SOURCE:
This purely Platonic philosophy, however, was not to stand alone. Like every phase of Saint Augustine's speculation, it came, as we have said, to buttress or express some religious belief. But it is a proof of his depth and purity of soul that his searching philosophic intuition did more to spiritualise the dogmas he accepted from others than these dogmas could do to denaturalise his spontaneous philosophy. Platonic ideas had by that time long lost their moral and representative value, their Socratic significance. They had become ontological entities, whereas originally they had represented the rational functions of life. This hypostasis of the rational, by which the rational abdicates its meaning in the effort to acquire a metaphysical existence, had already been carried to its extreme by the Neo-Platonists. But Saint Augustine, while helpless as a philosopher to resist that speculative realism, was able as a Christian to infuse into those dead concepts some of the human blood which had originally quickened them. Metaphysics had turned all human interests into mythical beings, and now religion, without at all condemning or understanding that transformation, was going to adopt those mythical beings and turn them again into moral influences. In Saint Augustine's mind, fed as it was by the Psalmist, the Platonic figments became the Christian God, the Christian Church, and the Christian soul, and thus acquired an even subtler moral fragrance than that which they had lost when they were uprooted by a visionary philosophy from the soil of Greek culture.

[Sidenote: God the good.]

Saint Augustine's way of conceiving God is an excellent illustration of the power, inherent in his religious genius and sincerity, of giving life and validity to ideas which he was obliged to borrow in part from a fabulous tradition and in part from a petrified metaphysics. God, to him, was simply the ideal eternal object of human thought and love. All ideation on an intellectual plane was a vague perception of the divine essence. "The rational soul understands God, for it understands what exists always unchanged." ... "God is happiness; and in him and from him and through him all things are happy which are happy at all. God is the good and the beautiful." He was never tired of telling us that God is not true but the truth (i.e., the ideal object of thought in any sphere), not good but the good (i.e., the ideal object of will in all its rational manifestations). In other words, whenever a man, reflecting on his experience, conceived the better or the best, the perfect and the eternal, he conceived God, inadequately, of course, yet essentially, because God signified the comprehensive ideal of all the perfections which the human spirit could behold in itself or in its objects. Of this divine essence, accordingly, every interesting thing was a manifestation; all virtue and beauty were parcels of it, tokens of its superabundant grace. Hence the inexhaustible passion of Saint Augustine toward his God; hence the sweetness of that endless colloquy in prayer into which he was continually relapsing, a passion and a sweetness which no one will understand to whom God is primarily a natural power and only accidentally a moral ideal.

EXTRACTED DATA:
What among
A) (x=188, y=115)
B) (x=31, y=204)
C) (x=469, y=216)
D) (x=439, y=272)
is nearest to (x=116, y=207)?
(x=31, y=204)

JOB A:
In the passage on Saint Augustine, who had already carried the hypostasis of the rational to its extreme?
JOB B:
Resume the passage on Saint Augustine's philosophy from where it stops.
The rows have nothing to do with the passage on Saint Augustine.

EXERCISE ANSWER A:
The Neo-Platonists.

EXERCISE ANSWER B:
[Sidenote: Primary and secondary religion.]

Herein lies the chief difference between those in whom religion is spontaneous and primary—a very few—those in whom it is imitative and secondary. To the former, divine things are inward values, projected by chance into images furnished by poetic tradition or by external nature, while to the latter, divine things are in the first instance objective factors of nature or of social tradition, although they have come, perhaps, to possess some point of contact with the interests of the inner life on account of the supposed physical influence which those super-human entities have over human fortunes. In a word, theology, for those whose religion is secondary, is simply a false physics, a doctrine about eventual experience not founded on the experience of the past. Such a false physics, however, is soon discredited by events; it does not require much experience or much shrewdness to discover that supernatural beings and laws are without the empirical efficacy which was attributed to them. True physics and true history must always tend, in enlightened minds, to supplant those misinterpreted religious traditions. Therefore, those whose reflection or sentiment does not furnish them with a key to the moral symbolism and poetic validity underlying theological ideas, if they apply their intelligence to the subject at all, and care to be sincere, will very soon come to regard religion as a delusion. Where religion is primary, however, all that worldly dread of fraud and illusion becomes irrelevant, as it is irrelevant to an artist's pleasure to be warned that the beauty he expresses has no objective existence, or as it would be irrelevant to a mathematician's reasoning to suspect that Pythagoras was a myth and his supposed philosophy an abracadabra. To the religious man religion is inwardly justified. God has no need of natural or logical witnesses, but speaks himself within the heart, being indeed that ineffable attraction which dwells in whatever is good and beautiful, and that persuasive visitation of the soul by the eternal and incorruptible by which she feels herself purified, rescued from mortality, and given an inheritance in the truth. This is precisely what Saint Augustine knew and felt with remarkable clearness and persistence, and what he expressed unmistakably by saying that every intellectual perception is knowledge of God or has God's nature for its object.

Proofs of the existence of God are therefore not needed, since his existence is in one sense obvious and in another of no religious interest. It is obvious in the sense that the ideal is a term of moral experience, and that truth, goodness, and beauty are inevitably envisaged by any one whose life has in some measure a rational quality. It is of no religious interest in the sense that perhaps some physical or dynamic absolute might be scientifically discoverable in the dark entrails of nature or of mind. The great difference between religion and metaphysics is that religion looks for God at the top of life and metaphysics at the bottom; a fact which explains why metaphysics has such difficulty in finding God, while religion has never lost him.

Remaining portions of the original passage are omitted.